D'autre part, bien dormir et ne pas être stressé peuvent aider à ne pas prendre de poids. Il arrive en effet que l'on mange plus lorsque l'on est stressé.
Combien de temps pour perdre du poids de manière saine et durable en s'alimentant mieux ?
Pour perdre 5 à 10 kilos de manière pérenne grâce à un rééquilibrage alimentaire, la patience est véritablement votre meilleure alliée. Le consensus médical et les nutritionnistes recommandent vivement de viser une perte de poids progressive, estimée entre 0,5 et 1 kilo par semaine, ce qui représente environ 2 à 4 kilos par mois.
À ce rythme, il faut compter entre un mois et demi et trois mois pour perdre 5 kilos, et de trois à six mois pour vous délester de 10 kilos. Cette précaution n'est pas arbitraire : perdre du poids trop rapidement (plus d'un kilo par semaine) entraîne souvent une perte de masse musculaire et d'eau au lieu de la masse graisseuse. Surtout, une restriction calorique trop brutale pousse le corps à activer ses mécanismes de survie, ralentissant le métabolisme et stockant la moindre calorie dès la reprise d'une alimentation normale. C'est ce qui provoque le redouté "effet yo-yo".
En prenant votre temps, vous laissez à votre corps l'opportunité de s'adapter en douceur et vous ancrez de nouvelles habitudes alimentaires sans générer de frustration intenable.
Pourquoi je ne perds pas ou plus de poids malgré mes efforts alimentaires ?

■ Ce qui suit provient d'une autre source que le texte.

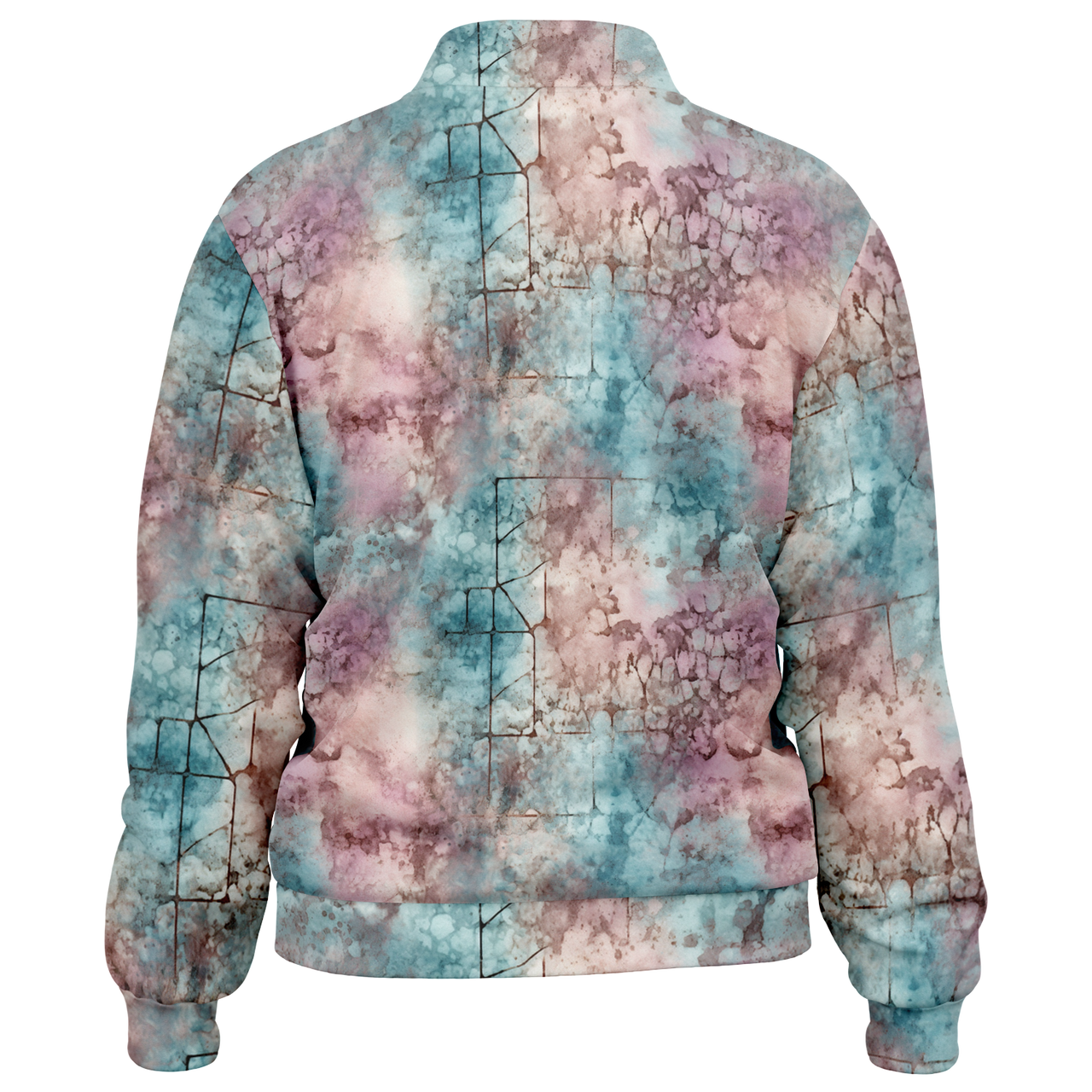 Chokefish™ Acid-Wash Track Jacket-003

Atteindre un palier où le poids ne baisse plus malgré une rigueur alimentaire est une étape physiologique normale et extrêmement courante. La principale cause est l'adaptation métabolique : en perdant du poids, votre corps devient plus léger et nécessite logiquement moins d'énergie (calories) pour fonctionner au quotidien. Si vous maintenez les mêmes portions qu'au début de votre rééquilibrage, votre apport calorique finit par correspondre exactement à votre nouvelle dépense énergétique, ce qui arrête la perte de poids.
D'autres facteurs invisibles peuvent également brouiller les pistes. Le stress chronique ou le manque de sommeil font grimper le taux de cortisol, une hormone qui favorise la rétention d'eau et le stockage des graisses, particulièrement au niveau abdominal. De plus, si vous avez repris le sport, il est tout à fait possible que vous construisiez de la masse musculaire tout en continuant à vous affiner ; la balance ne bouge pas, mais votre silhouette change.
Enfin, il faut parfois traquer les "calories cachées" : une cuillère d'huile supplémentaire, quelques noix saines mais très caloriques, ou des week-ends un peu trop relâchés peuvent suffire à annuler le déficit calorique créé en semaine.